Selection:
Superheroes

Most nights at the dinner table, I think to myself that we – my sisters and friends and I – never talked about stuff like this. The Falcons game when Matt Ryan…. But Aaron Rodgers is… Who’s better at…. Who’s gonna win at…..

And the other day, overhearing my ten-year-old son and his friend argue the merits of Iron Man and Black Panther, I caught myself thinking the same. Boys are so different.

But then, I remembered Sabrina.

In my mind, she was the best Charlie’s Angel. The smart one. Never the one who sprained her ankle, got caught by the bad guy, or was stupid enough to fall for him. If we were playing Charlie’s Angels, I claimed her. She was going to solve the crime.

Kelly, of course, was a fan favorite, or Jill, or Chris, and their merits could be argued, for sure. Better hair, if nothing else. But I always fought for Sabrina, the grown-up, slightly nerdy tomboy.

Supplied data:
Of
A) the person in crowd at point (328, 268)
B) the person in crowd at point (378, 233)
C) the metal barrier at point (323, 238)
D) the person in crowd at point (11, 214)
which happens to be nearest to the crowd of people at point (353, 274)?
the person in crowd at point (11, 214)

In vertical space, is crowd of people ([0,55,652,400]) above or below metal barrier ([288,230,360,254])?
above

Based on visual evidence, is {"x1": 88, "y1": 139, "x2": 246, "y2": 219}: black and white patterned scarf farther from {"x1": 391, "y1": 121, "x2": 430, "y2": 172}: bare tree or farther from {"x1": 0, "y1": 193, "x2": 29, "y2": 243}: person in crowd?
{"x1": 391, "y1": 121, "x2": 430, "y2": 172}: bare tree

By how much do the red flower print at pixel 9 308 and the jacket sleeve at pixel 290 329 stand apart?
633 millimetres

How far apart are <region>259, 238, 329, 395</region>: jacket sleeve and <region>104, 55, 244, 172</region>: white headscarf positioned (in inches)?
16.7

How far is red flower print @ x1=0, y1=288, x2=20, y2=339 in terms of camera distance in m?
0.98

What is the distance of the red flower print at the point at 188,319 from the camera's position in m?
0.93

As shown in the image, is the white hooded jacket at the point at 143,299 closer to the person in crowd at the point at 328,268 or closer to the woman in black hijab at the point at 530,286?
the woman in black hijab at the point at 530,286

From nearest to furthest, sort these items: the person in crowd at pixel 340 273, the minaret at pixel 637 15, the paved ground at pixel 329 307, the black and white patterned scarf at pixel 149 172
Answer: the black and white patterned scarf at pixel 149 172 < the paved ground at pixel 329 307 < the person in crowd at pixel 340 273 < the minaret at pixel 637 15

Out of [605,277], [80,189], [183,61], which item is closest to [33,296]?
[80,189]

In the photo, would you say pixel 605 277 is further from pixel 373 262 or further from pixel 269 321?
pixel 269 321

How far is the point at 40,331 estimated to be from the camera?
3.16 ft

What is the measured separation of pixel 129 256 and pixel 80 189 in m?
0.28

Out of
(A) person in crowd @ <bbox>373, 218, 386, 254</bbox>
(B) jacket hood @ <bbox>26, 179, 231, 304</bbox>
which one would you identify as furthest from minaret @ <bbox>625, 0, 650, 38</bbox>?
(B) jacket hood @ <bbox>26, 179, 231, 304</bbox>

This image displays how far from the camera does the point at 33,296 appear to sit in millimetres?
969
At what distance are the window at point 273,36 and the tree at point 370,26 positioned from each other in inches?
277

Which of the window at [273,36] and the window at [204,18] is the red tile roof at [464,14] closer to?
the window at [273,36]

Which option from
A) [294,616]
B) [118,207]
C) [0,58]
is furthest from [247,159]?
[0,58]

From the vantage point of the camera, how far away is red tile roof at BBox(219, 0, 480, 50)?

Challenge 1: In the Superheroes essay, which Charlie's Angel did the narrator always claim when playing the game?
Challenge 2: Reproduce the part of the Superheroes essay that begins at the words "And the other" and stops after "Boys are so different.".

Task result 1: Sabrina.

Task result 2:
And the other day, overhearing my ten-year-old son and his friend argue the merits of Iron Man and Black Panther, I caught myself thinking the same. Boys are so different.